Last week, I wrote about the racism of the liberal media’s Katrina coverage — but that’s only half the story. As I’ve been assessing press accounts of what was clearly the story of the year for 2005, it’s become clear that press hysteria delayed rescues, prodded some politicians into making mega-billion dollar promises and may have created a long-term backlash.
How bad was the reporting? You probably saw and heard stories of mayhem at the Superdome and the Convention Center, and on the streets of New Orleans. You may have missed the admissions weeks later by NBC, the New Orleans Times-Picayune, The New York Times and the Los Angeles Times that, as the Baltimore Sun noted, stories about “murders, rapes and beatings have turned out to be false.”
“Hundreds of armed gang members killing and raping people” inside the Dome — never happened. “Thirty or 40 bodies” stored in a Convention Center freezer — not one. Rampaging “armed mobs” — none. “Bands of rapists, going block to block” — never happened. Geraldo Rivera‘s “scene of terror, chaos, confusion, anarchy, violence, rapes, murders, dead babies” — well, that’s Geraldo Rivera.

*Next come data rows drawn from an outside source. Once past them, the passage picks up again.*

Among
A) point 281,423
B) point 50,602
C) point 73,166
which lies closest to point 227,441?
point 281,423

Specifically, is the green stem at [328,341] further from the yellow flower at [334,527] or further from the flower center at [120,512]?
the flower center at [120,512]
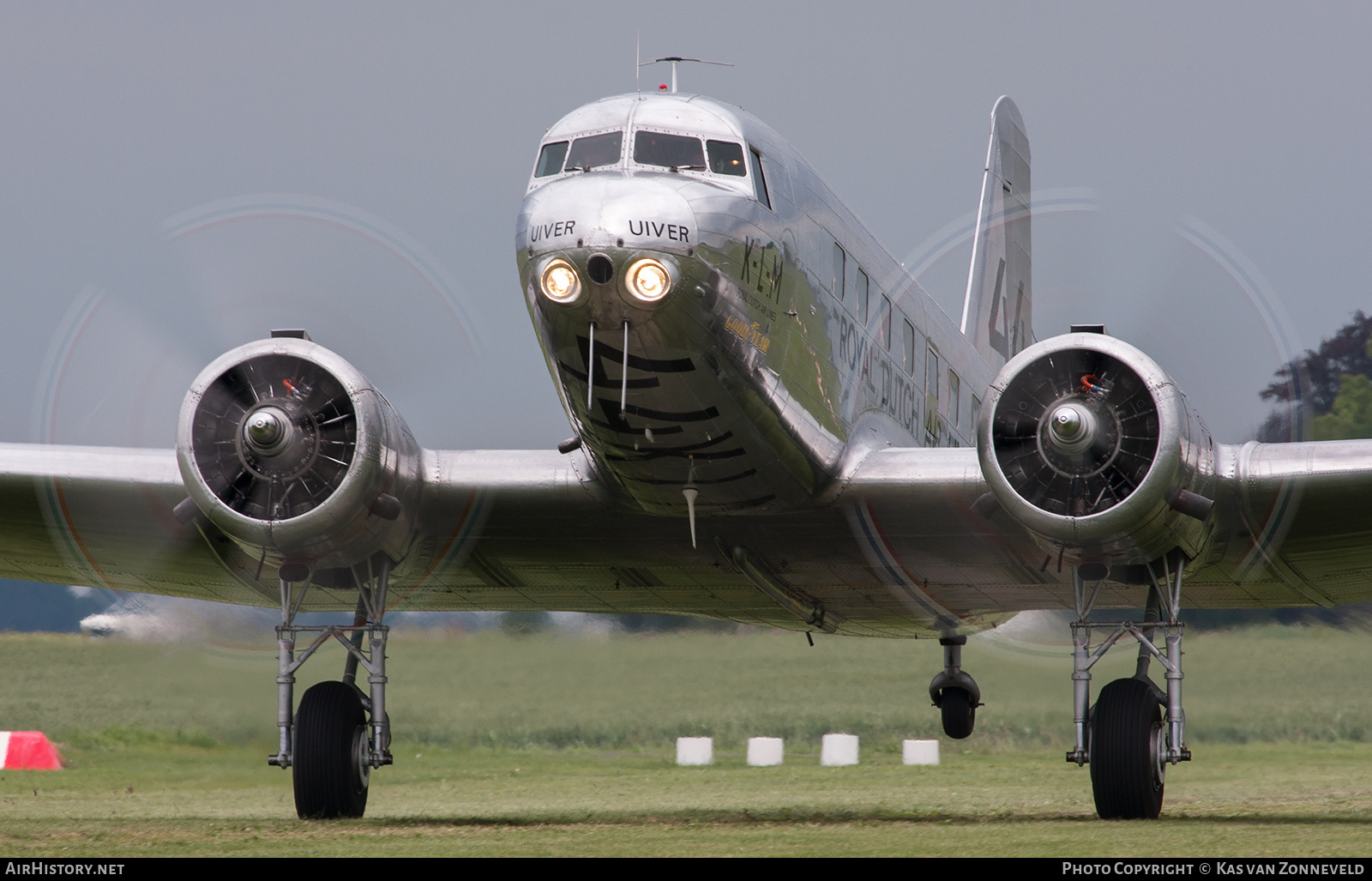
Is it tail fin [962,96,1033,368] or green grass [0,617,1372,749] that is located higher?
tail fin [962,96,1033,368]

Orleans Parish District Attorney Eddie Jordan said four murders occurred in the entire city during the week after Katrina hit, making it a typical week in a city averaging 200 homicides per year. Sgt. 1st Class Jason Lachney, a Superdome patroller, described press reports as “99 percent (expletive).” The Superdome had one shooting: a Louisiana National Guardsman accidentally shot himself in the leg. New Orleans Coroner Frank Minyard said he had seen only seven gunshot victims during hurricane week: “Seven gunshots isn’t even a good Saturday night in New Orleans.”

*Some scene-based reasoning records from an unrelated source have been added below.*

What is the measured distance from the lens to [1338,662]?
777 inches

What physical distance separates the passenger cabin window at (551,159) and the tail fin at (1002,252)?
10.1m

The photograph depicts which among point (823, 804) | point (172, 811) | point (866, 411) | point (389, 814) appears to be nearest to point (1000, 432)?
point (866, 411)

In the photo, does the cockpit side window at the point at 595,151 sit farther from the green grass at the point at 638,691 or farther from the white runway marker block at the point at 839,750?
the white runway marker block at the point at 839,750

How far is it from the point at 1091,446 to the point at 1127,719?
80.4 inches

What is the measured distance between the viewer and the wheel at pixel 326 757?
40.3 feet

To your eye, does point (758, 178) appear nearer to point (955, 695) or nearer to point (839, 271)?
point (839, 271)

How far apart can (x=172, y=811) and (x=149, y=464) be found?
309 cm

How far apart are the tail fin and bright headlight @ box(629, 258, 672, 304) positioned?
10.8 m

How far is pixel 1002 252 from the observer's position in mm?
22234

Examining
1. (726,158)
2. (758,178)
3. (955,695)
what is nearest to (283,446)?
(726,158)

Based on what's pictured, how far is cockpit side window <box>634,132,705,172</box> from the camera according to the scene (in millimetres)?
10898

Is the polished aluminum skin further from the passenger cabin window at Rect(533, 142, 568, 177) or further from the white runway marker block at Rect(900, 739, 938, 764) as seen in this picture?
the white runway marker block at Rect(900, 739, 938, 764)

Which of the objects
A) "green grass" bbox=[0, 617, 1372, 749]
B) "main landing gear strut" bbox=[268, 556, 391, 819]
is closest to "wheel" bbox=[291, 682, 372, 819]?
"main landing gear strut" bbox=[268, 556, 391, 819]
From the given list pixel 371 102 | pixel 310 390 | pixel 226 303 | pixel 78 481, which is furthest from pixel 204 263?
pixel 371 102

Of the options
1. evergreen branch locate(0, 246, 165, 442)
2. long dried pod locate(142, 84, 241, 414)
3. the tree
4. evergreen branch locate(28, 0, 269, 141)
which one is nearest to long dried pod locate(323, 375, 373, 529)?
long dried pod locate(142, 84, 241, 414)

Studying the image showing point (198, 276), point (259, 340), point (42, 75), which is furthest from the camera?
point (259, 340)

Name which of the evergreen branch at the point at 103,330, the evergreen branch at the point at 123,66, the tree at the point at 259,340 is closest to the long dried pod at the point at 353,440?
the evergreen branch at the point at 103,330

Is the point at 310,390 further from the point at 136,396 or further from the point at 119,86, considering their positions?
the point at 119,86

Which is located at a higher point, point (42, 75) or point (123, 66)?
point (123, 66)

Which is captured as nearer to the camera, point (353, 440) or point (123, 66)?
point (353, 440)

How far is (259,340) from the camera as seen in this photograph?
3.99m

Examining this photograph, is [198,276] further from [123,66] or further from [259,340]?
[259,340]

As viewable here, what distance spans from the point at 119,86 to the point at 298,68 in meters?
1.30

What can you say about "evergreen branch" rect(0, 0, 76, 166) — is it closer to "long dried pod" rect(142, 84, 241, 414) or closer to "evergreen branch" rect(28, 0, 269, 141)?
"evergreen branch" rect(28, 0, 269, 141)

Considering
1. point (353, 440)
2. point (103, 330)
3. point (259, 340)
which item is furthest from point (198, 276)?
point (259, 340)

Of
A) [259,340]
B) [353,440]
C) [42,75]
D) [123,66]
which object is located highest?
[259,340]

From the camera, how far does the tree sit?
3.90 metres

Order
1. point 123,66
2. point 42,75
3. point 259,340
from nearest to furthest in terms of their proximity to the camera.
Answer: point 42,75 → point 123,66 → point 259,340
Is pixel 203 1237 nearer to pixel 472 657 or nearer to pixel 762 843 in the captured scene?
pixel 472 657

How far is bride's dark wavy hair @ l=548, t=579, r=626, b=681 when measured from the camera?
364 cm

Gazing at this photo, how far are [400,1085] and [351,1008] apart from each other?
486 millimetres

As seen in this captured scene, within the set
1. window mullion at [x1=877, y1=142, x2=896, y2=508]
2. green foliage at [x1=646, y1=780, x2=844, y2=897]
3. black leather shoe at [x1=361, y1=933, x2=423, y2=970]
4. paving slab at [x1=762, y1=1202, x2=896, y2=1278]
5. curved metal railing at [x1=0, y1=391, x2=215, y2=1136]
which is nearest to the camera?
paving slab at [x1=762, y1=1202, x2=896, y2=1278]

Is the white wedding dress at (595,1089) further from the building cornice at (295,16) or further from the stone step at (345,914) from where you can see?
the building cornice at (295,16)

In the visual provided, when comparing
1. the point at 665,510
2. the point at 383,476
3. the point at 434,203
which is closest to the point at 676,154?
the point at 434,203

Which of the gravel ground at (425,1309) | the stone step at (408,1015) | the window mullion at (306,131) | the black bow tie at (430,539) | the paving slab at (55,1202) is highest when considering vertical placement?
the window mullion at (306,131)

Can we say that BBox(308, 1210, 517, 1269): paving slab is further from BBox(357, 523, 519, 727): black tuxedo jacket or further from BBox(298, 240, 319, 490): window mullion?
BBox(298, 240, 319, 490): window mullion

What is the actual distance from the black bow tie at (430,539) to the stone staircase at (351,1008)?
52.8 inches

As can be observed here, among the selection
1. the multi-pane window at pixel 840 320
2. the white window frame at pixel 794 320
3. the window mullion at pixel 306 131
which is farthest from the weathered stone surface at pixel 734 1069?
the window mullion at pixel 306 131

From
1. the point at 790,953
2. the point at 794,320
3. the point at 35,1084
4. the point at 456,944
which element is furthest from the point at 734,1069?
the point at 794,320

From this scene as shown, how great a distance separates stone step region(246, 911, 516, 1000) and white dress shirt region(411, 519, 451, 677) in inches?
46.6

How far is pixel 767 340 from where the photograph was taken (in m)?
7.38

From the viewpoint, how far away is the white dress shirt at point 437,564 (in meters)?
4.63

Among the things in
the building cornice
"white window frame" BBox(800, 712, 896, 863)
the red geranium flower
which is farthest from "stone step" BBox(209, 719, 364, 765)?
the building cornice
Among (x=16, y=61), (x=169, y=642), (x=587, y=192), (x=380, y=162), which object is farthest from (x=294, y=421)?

Why the hype? Official sources like the mayor and the police chief were hysterical, and some reporters merely became megaphones for them. Crying and yelling made for better ratings than calm assessments of damage. Network stars wanted to display what passed as compassion. Since few reporters knew what was happening, a pack mentality kicked in, as reporters congregated in places of safety.
Politics also played a role, with liberals framing the story as one of rich people not caring about poor people and whites not caring about blacks.

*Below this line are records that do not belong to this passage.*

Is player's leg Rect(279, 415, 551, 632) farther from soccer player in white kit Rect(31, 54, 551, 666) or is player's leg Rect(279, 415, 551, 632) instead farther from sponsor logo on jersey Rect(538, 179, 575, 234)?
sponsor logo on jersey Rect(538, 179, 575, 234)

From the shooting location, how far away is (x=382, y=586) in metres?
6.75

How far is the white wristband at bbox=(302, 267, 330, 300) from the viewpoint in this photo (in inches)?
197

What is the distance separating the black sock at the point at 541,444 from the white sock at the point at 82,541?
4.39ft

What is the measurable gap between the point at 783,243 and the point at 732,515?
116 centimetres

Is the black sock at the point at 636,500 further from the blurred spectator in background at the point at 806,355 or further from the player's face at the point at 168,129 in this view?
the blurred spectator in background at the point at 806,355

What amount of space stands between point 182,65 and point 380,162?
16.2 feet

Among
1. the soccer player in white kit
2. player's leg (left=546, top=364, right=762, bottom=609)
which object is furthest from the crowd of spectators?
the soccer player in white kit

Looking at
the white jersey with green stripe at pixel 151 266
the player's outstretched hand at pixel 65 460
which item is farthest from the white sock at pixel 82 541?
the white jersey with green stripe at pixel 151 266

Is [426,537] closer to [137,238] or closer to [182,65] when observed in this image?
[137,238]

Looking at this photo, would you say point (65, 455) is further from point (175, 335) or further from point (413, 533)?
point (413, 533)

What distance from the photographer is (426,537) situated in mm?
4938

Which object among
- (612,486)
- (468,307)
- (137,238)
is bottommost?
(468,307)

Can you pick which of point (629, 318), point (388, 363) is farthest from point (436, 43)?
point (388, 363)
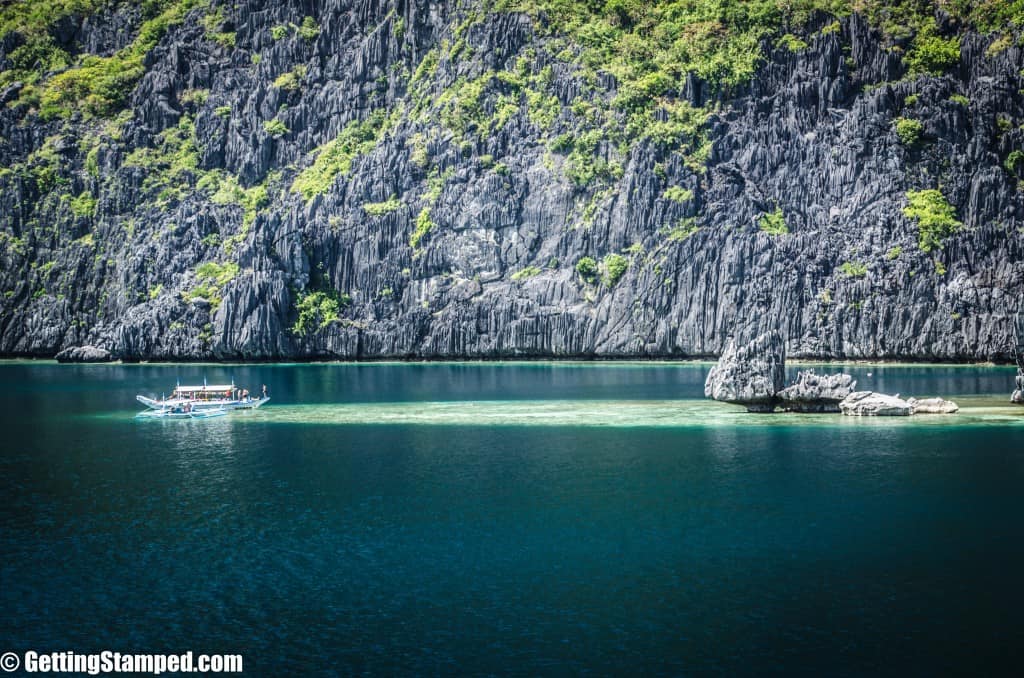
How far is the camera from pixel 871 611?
29375 millimetres

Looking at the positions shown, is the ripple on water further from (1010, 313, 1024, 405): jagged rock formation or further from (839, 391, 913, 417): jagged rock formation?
(839, 391, 913, 417): jagged rock formation

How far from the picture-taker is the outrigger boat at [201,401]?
86.8 meters

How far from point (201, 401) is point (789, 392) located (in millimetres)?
51567

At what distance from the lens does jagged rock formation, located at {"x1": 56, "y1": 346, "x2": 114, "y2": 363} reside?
575 feet

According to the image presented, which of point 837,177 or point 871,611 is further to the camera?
point 837,177

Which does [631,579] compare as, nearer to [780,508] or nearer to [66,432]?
[780,508]

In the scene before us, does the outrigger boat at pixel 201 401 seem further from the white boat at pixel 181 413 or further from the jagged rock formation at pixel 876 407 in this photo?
the jagged rock formation at pixel 876 407

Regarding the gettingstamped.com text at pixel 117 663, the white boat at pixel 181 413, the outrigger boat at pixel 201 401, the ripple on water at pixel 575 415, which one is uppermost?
the outrigger boat at pixel 201 401

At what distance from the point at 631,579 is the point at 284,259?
145m

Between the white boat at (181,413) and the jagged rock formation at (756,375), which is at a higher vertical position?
the jagged rock formation at (756,375)

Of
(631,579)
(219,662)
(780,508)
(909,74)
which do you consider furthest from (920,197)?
(219,662)

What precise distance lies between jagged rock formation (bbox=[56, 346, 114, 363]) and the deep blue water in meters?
116

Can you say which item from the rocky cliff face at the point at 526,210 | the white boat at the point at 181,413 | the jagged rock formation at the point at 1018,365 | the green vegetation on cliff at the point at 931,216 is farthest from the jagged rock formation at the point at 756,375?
the green vegetation on cliff at the point at 931,216

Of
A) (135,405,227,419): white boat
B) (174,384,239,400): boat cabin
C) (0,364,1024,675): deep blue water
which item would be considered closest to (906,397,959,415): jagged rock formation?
(0,364,1024,675): deep blue water
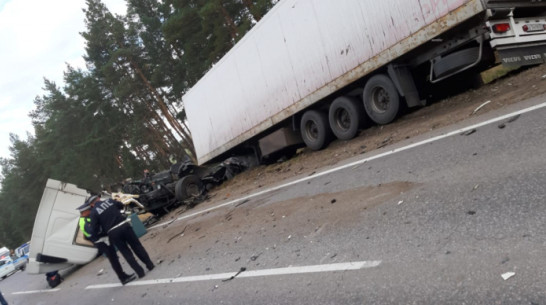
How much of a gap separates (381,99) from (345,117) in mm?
1278

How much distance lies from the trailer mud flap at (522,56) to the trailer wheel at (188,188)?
414 inches

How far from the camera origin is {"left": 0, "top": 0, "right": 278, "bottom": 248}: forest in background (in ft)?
84.2

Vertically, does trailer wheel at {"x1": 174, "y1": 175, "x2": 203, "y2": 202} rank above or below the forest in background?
below

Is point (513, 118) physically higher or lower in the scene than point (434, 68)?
lower

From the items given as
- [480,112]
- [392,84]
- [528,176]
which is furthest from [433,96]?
[528,176]

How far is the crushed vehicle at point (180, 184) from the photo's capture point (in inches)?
555

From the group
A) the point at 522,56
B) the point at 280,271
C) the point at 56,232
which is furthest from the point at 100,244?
the point at 522,56

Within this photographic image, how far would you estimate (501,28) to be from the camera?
6930 millimetres

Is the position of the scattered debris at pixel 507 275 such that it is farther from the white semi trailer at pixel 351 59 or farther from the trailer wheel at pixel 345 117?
the trailer wheel at pixel 345 117

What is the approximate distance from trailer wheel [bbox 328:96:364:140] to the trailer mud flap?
325 cm

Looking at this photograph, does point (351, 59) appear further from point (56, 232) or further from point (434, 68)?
point (56, 232)

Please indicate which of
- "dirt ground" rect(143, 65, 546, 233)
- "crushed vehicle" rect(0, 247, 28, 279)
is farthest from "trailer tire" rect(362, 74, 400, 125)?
"crushed vehicle" rect(0, 247, 28, 279)

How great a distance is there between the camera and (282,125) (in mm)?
12117

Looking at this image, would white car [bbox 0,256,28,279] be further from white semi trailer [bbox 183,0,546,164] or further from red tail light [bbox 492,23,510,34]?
red tail light [bbox 492,23,510,34]
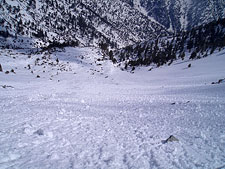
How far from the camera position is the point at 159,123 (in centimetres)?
579

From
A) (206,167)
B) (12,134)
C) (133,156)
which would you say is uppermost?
(206,167)

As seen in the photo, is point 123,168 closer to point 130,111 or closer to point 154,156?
point 154,156

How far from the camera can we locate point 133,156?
136 inches

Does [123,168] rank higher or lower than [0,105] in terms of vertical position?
higher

But media exaggeration was not a victimless crime. It delayed the arrival of responders who, relying on press reports, had to plan their missions as military rather than philanthropic endeavors. New Orleans police stopped their search-and-rescue operations and turned their attention to the imagined mobs of rapists. Two patients apparently died while waiting for evacuation helicopters grounded for a day by false reports of sniper fire. Buses were slow to get to the worst place, the Convention Center.
Bush-bashing, of course, came to the fore, with the typical mainstream media view voiced well by former New York Times executive editor Howell Raines: “The churchgoing cultural populism of George Bush” means that “the poor drown in their attics.” MSNBC, ABC, NPR and Newsweek journalists were among the multitude using calamity as an opportunity to campaign overtly for higher taxes and bigger government.
And yet, as the truth about the hyping of disaster trickled out during the fall, the momentum desired by the left disappeared and a backlash emerged. “We’ve had a stunning reversal,” complained Robert Greenstein, director of the Center on Budget and Policy Priorities, a liberal advocacy group in Washington. But whose fault was that?
There’s precedent here: Propaganda about German atrocities in Belgium fueled sentiment for the United States to become involved in World War I, but when the truth came out Americans felt bamboozled and moved toward the isolationism that allowed for the rise of Hitler. British and French populaces also distrusted what seemed in the 1930s to be more scare stories about the Germans — the larger effect of World War I propaganda may have been to bring about World War II.
The long-term effect of Katrina propaganda will probably be more cynicism. Reporters who lie or exaggerate create grinches.